Most antibodies to SARS-CoV-2 have neutralizing properties and prevent the virus from binding to human cells, that is, they act against the receptor binding domain (RBD) of the S-protein of the causative agent of Covid-19. At the same time, the researchers discovered inhibitory antibodies: they target the N-terminal domain (NTD) of the spike and the S2 domain (it is already responsible for fusion with the cell membrane and penetration into the cell). But, as we know, the problem is that the virus is changing. And its new variants acquire mutations in the S-protein, thereby gaining resistance to monoclonal or polyclonal antibodies. Therefore, to treat patients, additional drugs are required that will be effective against SARS-CoV-2 strains.

Employees of the University of Washington School of Medicine in St.

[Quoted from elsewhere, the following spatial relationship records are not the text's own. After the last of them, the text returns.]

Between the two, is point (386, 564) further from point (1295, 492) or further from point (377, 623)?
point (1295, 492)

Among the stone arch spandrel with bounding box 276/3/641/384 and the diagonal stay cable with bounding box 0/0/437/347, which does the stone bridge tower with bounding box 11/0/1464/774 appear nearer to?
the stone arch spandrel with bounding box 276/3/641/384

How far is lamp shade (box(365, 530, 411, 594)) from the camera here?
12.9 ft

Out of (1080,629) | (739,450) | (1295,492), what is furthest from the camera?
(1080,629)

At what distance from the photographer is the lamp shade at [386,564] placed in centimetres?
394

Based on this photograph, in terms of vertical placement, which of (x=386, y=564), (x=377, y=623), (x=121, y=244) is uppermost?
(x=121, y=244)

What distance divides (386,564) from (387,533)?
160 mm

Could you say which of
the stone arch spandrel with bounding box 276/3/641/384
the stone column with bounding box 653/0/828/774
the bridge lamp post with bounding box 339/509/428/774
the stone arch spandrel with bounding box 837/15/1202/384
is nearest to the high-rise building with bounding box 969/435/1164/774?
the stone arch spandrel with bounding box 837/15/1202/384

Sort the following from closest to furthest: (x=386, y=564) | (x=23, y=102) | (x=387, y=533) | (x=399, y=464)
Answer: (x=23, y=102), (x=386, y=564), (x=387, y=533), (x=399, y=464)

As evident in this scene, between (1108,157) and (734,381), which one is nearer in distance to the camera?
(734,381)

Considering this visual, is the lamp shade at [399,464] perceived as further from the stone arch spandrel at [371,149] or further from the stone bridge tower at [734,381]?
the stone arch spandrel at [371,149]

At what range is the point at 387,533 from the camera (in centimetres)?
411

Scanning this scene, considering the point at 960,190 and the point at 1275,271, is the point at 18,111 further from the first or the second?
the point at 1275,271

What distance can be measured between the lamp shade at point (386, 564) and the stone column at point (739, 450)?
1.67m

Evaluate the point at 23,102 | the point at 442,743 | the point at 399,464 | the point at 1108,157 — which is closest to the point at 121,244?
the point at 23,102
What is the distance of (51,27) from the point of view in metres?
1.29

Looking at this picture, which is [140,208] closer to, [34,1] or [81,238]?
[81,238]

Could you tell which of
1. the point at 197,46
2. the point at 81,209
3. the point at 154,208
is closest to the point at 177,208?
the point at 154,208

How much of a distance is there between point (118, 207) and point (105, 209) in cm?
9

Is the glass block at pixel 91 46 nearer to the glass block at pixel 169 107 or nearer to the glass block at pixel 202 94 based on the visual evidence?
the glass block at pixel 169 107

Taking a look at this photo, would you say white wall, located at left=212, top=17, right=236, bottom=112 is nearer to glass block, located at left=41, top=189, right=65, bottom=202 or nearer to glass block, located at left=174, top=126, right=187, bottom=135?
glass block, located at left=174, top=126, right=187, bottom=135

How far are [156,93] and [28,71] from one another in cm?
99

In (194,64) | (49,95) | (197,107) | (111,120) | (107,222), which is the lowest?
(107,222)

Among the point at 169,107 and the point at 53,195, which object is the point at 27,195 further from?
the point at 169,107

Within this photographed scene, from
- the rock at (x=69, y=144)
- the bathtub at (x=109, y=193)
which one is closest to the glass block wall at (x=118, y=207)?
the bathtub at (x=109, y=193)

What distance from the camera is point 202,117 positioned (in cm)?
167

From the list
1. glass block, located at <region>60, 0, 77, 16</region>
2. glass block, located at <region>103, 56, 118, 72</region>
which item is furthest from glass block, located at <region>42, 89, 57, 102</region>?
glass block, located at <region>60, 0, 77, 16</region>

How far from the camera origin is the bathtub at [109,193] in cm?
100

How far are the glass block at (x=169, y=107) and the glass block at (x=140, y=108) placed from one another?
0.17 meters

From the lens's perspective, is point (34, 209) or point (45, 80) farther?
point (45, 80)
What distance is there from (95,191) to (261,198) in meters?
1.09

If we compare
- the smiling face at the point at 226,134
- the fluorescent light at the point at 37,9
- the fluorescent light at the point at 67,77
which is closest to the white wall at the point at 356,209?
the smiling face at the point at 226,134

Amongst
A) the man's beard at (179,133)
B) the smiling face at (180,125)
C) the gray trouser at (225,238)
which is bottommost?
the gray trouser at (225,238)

Louis have identified an antibody to the receptor-binding domain of SARS-CoV-2, which is able to overcome all variants of the virus known to date. A preprint of the work was published in the journal Immunity. The researchers began by experimenting with mice, injecting them with a key part of the spike protein - the receptor-binding domain. Then the antibody-producing cells were removed and 43 antibodies were obtained, nine of which were tested in rodents.

While some proteins have shown a limited ability to protect against infection with the "classic," Wuhan strain, others have been effective when administered prophylactically or therapeutically. And two antibodies - SARS2-02 and SARS2-38 - were able to neutralize the virus strains of concern. The first binds an epitope that includes residues E484 and L452, but shows reduced potency against variants B.1.351 ("beta"), B.1.617.2 ("delta"), B.1.429 ("epsilon"), B.1.1. 28 / P.1 ("gamma"), B.1.526 80 ("iota") and B. 1.617.1 ("kappa"), encoding these mutations. The second antibody, on the other hand, binds the epitope centered on residues K444 and G446 - and neutralized all the strains mentioned above.

“Analysis of the structure of SARS2-38 showed that this antibody binds to a conserved epitope on RBD (that is, common to different strains. - Ed.). Thus, targeting this conserved domain region can provide protection against all emerging variants of the virus,”write the biologists. At the same time, SARS2-38 has a high neutralizing ability, which means it works well even at low concentrations. “This is an unusual combination for an antibody. Plus, it binds to a unique region of the S-spike protein that other antibodies do not target. It would be possible to consider the option of combining SARS2-38 with other similar proteins to create a combination therapy, "- summed up the authors of the work.